**Aim of the exercise**:
Only the line containing "Snapshot of Rosalinda_ro" and the lines after it, through the end of the data below, are to be returned, each exactly as it stands.

Short text fragments from websites
————————

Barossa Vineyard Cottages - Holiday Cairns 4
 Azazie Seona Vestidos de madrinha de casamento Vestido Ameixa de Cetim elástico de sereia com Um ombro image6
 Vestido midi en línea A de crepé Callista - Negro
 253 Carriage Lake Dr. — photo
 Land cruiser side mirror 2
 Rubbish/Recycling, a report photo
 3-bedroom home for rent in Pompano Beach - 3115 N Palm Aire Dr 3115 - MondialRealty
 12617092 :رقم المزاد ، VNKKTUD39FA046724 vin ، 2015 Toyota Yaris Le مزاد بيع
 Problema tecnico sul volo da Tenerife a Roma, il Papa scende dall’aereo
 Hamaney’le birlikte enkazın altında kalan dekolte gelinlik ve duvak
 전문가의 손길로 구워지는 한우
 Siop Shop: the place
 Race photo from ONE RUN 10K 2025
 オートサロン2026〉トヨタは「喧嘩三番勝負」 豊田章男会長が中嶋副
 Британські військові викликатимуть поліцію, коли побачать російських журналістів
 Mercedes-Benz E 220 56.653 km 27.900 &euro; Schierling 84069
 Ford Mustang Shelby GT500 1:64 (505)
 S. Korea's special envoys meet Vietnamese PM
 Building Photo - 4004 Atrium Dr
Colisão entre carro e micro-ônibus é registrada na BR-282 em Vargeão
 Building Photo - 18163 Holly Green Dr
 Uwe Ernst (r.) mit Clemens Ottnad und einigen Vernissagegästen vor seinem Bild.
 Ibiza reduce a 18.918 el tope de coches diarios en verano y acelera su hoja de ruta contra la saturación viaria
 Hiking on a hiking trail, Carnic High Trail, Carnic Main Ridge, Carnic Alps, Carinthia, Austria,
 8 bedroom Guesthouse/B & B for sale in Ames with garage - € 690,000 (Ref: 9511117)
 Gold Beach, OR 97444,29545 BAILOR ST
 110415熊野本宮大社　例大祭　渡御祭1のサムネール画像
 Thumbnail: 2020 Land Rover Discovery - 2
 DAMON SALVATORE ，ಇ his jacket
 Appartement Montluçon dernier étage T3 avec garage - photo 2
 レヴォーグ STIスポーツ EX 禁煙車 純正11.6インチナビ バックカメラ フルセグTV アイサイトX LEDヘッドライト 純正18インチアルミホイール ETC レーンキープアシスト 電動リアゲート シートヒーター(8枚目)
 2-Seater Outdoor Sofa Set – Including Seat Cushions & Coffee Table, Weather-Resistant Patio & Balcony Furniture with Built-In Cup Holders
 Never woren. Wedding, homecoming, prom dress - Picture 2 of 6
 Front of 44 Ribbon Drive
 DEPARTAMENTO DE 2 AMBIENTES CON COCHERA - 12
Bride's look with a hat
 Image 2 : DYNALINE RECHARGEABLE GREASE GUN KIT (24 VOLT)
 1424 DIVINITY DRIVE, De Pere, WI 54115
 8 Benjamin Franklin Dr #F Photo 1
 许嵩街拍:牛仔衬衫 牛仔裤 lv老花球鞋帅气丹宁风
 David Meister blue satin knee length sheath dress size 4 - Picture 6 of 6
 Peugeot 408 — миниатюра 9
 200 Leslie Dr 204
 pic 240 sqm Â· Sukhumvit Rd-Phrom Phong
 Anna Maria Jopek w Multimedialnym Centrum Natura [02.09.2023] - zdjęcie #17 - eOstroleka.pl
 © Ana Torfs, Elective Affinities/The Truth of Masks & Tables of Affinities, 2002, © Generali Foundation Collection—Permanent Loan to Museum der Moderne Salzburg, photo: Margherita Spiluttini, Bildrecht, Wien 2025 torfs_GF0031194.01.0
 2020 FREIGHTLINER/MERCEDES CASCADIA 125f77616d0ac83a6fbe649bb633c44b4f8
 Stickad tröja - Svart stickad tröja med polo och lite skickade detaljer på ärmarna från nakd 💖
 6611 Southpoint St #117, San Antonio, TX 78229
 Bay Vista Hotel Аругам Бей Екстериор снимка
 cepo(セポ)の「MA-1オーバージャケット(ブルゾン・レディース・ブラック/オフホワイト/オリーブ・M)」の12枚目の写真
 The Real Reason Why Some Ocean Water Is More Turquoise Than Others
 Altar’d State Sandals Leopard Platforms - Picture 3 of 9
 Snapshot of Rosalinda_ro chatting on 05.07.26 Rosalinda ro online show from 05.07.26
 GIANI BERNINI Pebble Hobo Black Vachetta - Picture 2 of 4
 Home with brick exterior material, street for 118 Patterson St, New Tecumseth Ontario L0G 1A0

————————

**Task answer**:
 Snapshot of Rosalinda_ro chatting on 05.07.26 Rosalinda ro online show from 05.07.26
 GIANI BERNINI Pebble Hobo Black Vachetta - Picture 2 of 4
 Home with brick exterior material, street for 118 Patterson St, New Tecumseth Ontario L0G 1A0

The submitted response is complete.